Garage to V WA final @ Artrage Bakery, Perth (28/2/2007)
There are band comps and then there are band comps. And there are band comps that give your band the chance to play alongside artists like the Pixies, Gnarls Barkley and the Pet Shop Boys. Welcome to Garage to V, everyone.
From the hundreds of applications, four WA finalists were chosen to compete at the Bakery – The Flairz, The Government, The Plastik Scene and The Vans – for the right to represent their state at the national finals.
The first band on, The Vans, suffered from the inevitable case of opening band syndrome but, to their credit, did everything they could to counter that. The band’s most valuable asset is undoubtedly the voice of Ryan Harris, and it wasn’t until he put down the electric six-string and settled in on the acoustic that those vocals really showed their full potential. Stage left, Adelle Chylek assumed the Bez role for the night, introducing the band at every opportunity and, with her bass all but lost in the mix, was there as much for stage presence as she was for musical contribution. Midway through the band’s set, phones around the venue started buzzing, with Radioman appearing as a free download. Fitting, as the song was definitely a highlight of The Vans’ performance.
Following The Vans were The Plastik Scene, who, despite probably having the potential to be a great band on record, struggled to pull their weight on stage. The main selling point for this band is the concept itself – the combination of electronic sounds and conventional rock instruments – and when done properly this is the kind of music that could put Perth on the map. Though the rhythm section is probably the strongest all night, The Plastik Scene’s performance offered nothing that a well-produced EP couldn’t. The Massive Attack-slash-Moby-slash-Bjork vibe failed to come to life, leaving too many what-ifs.
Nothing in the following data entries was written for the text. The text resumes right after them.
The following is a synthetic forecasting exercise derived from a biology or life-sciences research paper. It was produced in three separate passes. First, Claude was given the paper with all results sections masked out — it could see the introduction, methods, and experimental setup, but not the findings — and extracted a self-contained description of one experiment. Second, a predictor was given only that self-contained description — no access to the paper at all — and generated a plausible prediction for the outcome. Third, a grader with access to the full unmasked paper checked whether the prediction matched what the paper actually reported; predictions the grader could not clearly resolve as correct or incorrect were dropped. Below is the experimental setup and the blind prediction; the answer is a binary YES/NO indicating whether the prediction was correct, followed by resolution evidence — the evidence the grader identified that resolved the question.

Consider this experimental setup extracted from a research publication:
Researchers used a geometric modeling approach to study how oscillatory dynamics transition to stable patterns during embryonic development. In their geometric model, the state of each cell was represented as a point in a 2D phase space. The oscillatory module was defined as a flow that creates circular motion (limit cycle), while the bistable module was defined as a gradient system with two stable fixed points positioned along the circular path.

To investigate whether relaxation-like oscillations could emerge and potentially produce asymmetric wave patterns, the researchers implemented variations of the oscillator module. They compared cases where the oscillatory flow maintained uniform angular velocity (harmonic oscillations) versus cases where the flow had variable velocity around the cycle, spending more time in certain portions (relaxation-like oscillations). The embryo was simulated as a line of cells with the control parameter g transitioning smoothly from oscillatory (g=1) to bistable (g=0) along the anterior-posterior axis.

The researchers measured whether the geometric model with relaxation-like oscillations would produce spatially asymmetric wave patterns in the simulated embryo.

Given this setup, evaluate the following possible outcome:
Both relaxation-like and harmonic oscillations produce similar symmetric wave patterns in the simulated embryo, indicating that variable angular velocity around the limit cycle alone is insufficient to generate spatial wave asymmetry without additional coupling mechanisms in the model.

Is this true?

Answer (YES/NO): NO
The Flairz offered the opposite. With no real concept at all, The Flairz are all about the live show and plain old-fashioned rock and or roll. Still in their early teens, co-lead singers Dion and John Mariani are as experienced as any other musician playing on the night and they proved this for the duration of their set. As far as the performance element went, they barely put a foot wrong. There were the obligatory R&R poses, the centimetre-perfect tempo changes from drummer Scarlett Stevens and the cooler-than-thou presence of the band’s new addition, Georgia Wilkinson on bass. The best and worst thing about the Flairz is the novelty of it all, and that is something will be keen to escape. Though they are a quality band in their own right and more talented than most people double, nay, triple, their age, every one of their four songs came off as a cut-and-paste from the bands they’ve grown up listening to.
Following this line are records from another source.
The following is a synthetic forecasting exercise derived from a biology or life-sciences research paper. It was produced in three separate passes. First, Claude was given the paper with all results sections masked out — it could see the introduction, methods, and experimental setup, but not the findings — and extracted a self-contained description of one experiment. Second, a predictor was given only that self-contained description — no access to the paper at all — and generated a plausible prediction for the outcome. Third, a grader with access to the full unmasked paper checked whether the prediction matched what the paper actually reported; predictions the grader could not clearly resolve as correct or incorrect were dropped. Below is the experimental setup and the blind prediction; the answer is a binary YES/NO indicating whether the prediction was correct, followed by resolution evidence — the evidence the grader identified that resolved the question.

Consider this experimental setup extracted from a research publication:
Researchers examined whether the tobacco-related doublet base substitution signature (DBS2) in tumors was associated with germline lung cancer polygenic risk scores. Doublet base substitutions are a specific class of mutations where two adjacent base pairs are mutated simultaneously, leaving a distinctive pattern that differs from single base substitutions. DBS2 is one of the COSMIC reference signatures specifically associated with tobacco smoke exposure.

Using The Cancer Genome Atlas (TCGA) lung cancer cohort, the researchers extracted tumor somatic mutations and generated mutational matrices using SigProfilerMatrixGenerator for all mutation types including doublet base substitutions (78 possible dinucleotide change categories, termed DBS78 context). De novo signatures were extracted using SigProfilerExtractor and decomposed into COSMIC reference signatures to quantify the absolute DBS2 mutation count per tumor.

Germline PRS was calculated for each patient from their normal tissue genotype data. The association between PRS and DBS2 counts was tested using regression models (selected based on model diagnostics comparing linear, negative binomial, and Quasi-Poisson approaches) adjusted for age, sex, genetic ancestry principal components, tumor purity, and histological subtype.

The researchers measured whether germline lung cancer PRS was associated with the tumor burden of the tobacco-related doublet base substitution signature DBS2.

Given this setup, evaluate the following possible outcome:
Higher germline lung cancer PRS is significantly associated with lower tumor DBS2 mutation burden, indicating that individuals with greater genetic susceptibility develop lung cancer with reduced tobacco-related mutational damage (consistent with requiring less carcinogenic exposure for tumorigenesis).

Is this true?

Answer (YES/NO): NO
The final band to grace the stage was The Government, who teased the crowd with a drawn-out reverb-heavy intro before launching full-pelt into the Breeders and Hole-inspired sound that shall be known as ‘fuck me boots’ from here on in. Though frontperson Jenna Hardie has the face of a young Polly Jean, her vocals drew so much more from Kim Deal’s trademark style, while the sounds coming from bassist Sarah Norton, guitarist Anthony Chiovitti and drummer Chris Howe owe a lot to all those early-1990s bands from Seattle. But any band that wants to take their music out of the garage (and to V, evidently) needs the presence and image, as well as the sound. Though the eventual winners didn’t quite match the style and swagger of The Flairz, the band couple the sex appeal of their music with the sex appeal of their stage presence – just like Ms Love, Ms Deal and Ms Harvey.
As the judges conferred, The Silents provided the soundtrack to a venue full of anticipation. As one of Perth’s brightest hopes, The Silents have developed a strong reputation and won’t need to worry about winning slots at festivals – they’ll have offers pouring in as soon as their debut album hits shelves. At this show though, The Silents are little more than intermission music to the other bands’ fans, as punters and bands alike sat nervously awaiting the outcome. The retro-rock four-piece pulled together newer tracks (Ophelia, There’s No Future) as well as their ever-growing stash of ‘old favourites’ – including Triple J staple Nightcrawl and Little People.
With all the ‘there can only be one winner’ clichíƒÂ©s put aside, the verdict was about as accurate as possible. The Flairz will have no trouble winning fans as they continue to grow, The Plastik Scene will no doubt find their feet in the studio and The Vans will convert the masses once they can record a dozen songs as good as Radioman. But The Government are now just one gig away from the biggest break of all.